Ever After met with box office success and today, scores an impressive 91% on Rotten Tomatoes. But how historically accurate was this updated adaptation of the Cinderella story?
By Anjuli McDaniel-Weissler
I first saw the 1998 film Ever After in its original release and enjoyed this modern retelling of the Cinderella fairy tale. But as an historian (and for fun), I felt compelled to research the period during which the story is set… not to take anything away from the film, mind you. But the screenwriters dropped a number of historical hints throughout the film, so it makes a fair bit of sense to see how well the screenwriters did.
The movie begins in the 1800s as the Brothers Grimm are visiting the aging queen of France. She informs them that their supposed fictional story about Cinderella is actually the true tale of her great-great grandmother's romance with a widowed merchant. (Although the elder of The Brothers Grimm was briefly employed in Paris in 1805, there is no record that the two brothers ever traveled together to France or had an audience with the queen.)
This young Cinderella, the aging queen recounts, was the merchant’s only child. By way of a flashback, the 10-year-old Cinderella is shown receiving from her father a gift of Thomas More's Utopia. Since this book was published in 1516, the screenwriters clearly intended to set the action sometime after this year.

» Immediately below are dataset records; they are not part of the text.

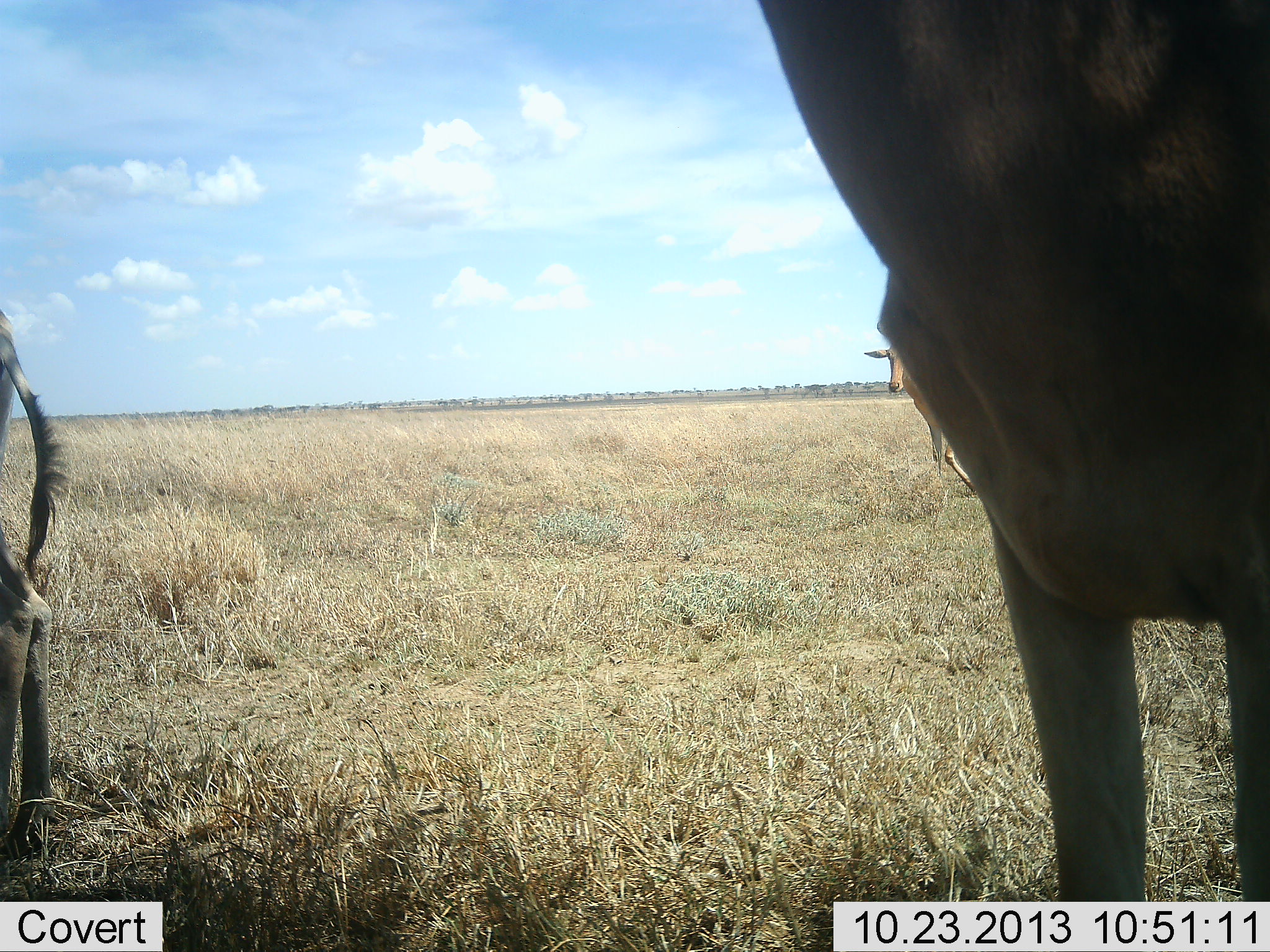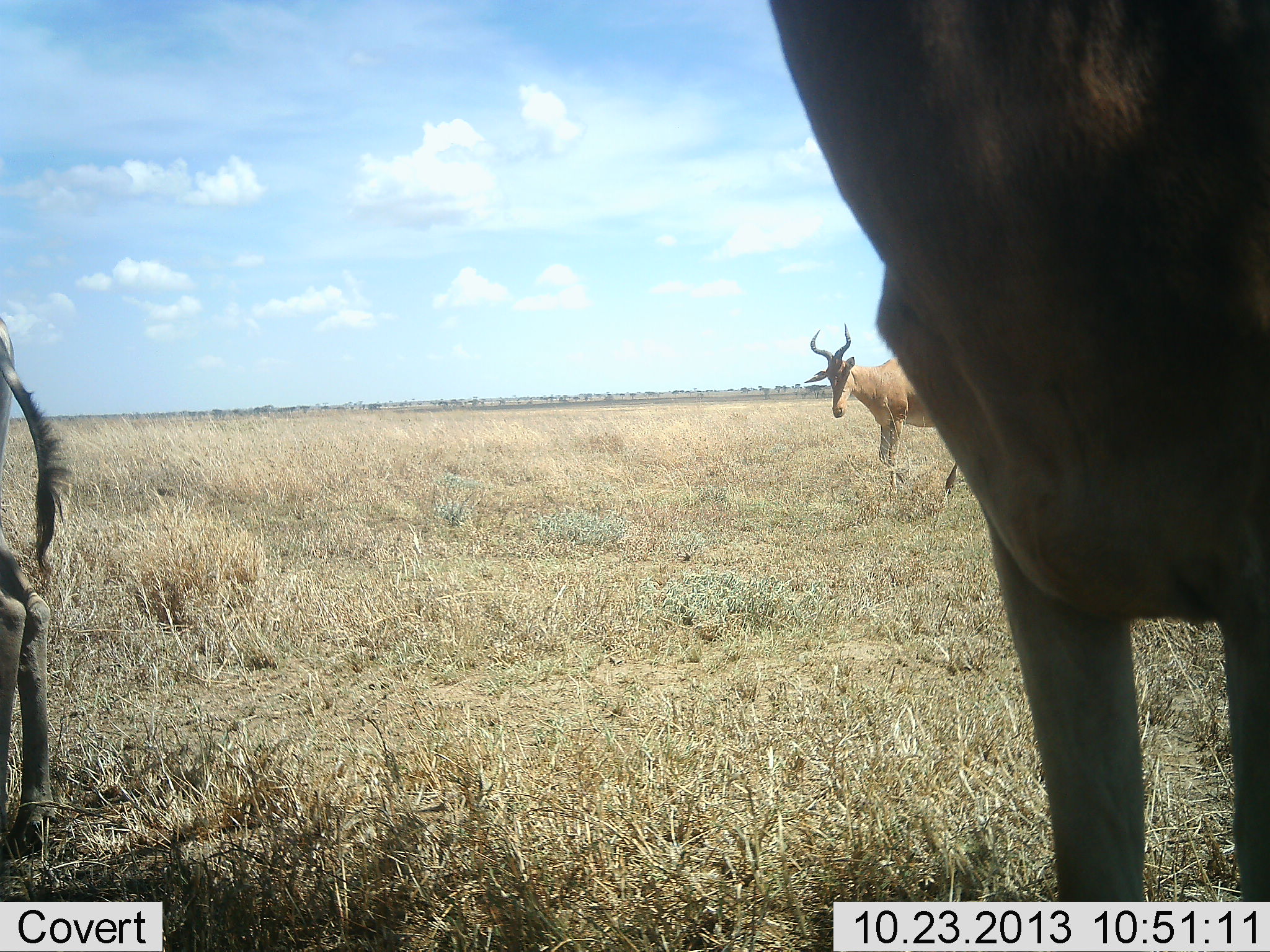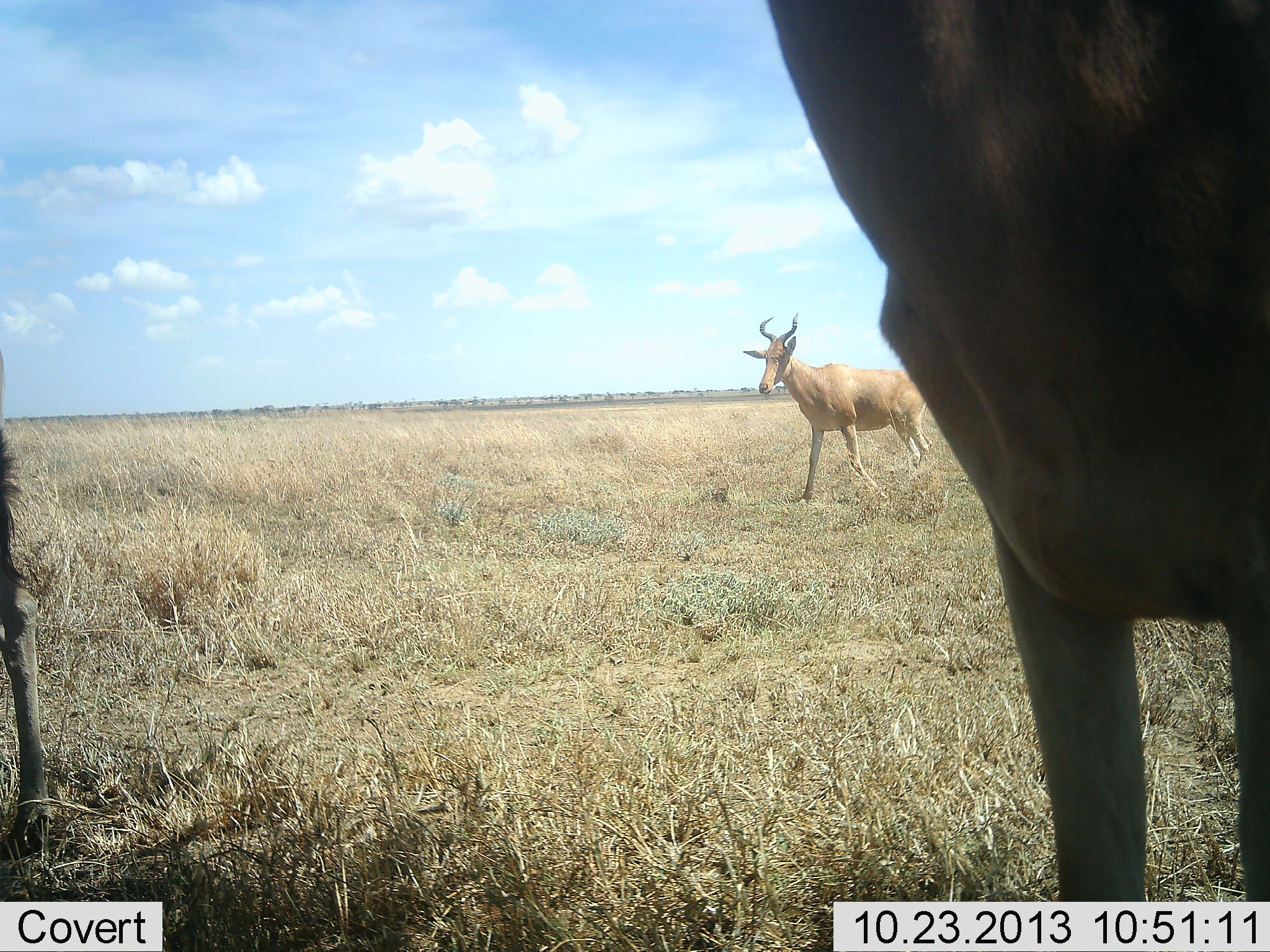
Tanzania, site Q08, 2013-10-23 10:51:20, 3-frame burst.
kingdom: Animalia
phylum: Chordata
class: Mammalia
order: Artiodactyla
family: Bovidae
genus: Alcelaphus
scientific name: Alcelaphus buselaphus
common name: hartebeest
Hartebeest (Alcelaphus buselaphus), count 3. Behavior (volunteer vote fractions): standing 81%, resting 5%, moving 76%, interacting 0%. Young present (vote fraction): 0%. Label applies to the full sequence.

However, the fashions worn by the women throughout the movie are characteristic of the early 1400s, with their high-waisted, low-cut, round-necked bodices and flowing, unhooped skirts. This is in stark contrast with the French fashions of the early 1500s, which were typified by low, square-cut bodices with long, puffed sleeves, hooped skirts with over- and under-skirts, and formal headpieces.

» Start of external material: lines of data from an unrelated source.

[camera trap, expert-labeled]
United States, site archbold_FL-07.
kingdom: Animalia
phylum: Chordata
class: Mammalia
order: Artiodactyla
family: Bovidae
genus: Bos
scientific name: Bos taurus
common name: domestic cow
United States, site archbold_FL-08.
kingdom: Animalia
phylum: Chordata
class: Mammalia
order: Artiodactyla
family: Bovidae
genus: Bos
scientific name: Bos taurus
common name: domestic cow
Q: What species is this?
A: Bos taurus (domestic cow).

Our next clues as to historical setting come from the royal family line in the film. During the movie we meet King Francis, ostensibly Francis I (r. 1515–1547) and his second son Henry, who plays the Crown Prince in the movie. However, it is here where we run into several stumbling blocks.
First, Francis' first wife and Henry's mother was named Claude, not Marie as she is referred to in the film. Moreover, historically, Henry had several siblings, including an older brother. Although they are conveniently dispensed with in the movie, any historian will tell you that in 1516, Francis I (b. 1494) would not have been the grizzled, middle-aged King depicted in the movie, but a youthful 21 year old.
Although it's true that in 1515 King Francis invited Leonardo da Vinci to the French summer palace, this visit took place one year before the publication of Thomas More's Utopia… not after. And since at this time Prince Henry had not yet been born, he certainly could not have been a young man of marriageable age when da Vinci arrived at the French Court.
Two final anachronisms also appear in the film. The first occurs when an exasperated Queen Marie jibes that “divorce is only something they do in England.” This is clearly meant as a reference to the scandalous divorces of England’s King Henry VIII, Francis I's lifelong rival. If this quip was made in 1515, however, it makes no sense, as Henry VIII of England had not yet divorced his first wife and his second divorce from Anne of Cleves would not take place for another 25 years. The second anachronism is when Prince Henry offers chocolate to Danielle's stepsister, Marguerite. Although chocolate was introduced to Spain in the 1500s by the Conquistadors, it was not introduced to France before 1615, when it debuted at the wedding of Louis XIII and Anne of Austria. If it were not for the arrival of da Vinci in France—and provided that the costumes matched the period—the story would almost work if it was set around 1540. But its retelling must be allowed some artistic license and historical inaccuracy. It is a film about a fairy tale, after all.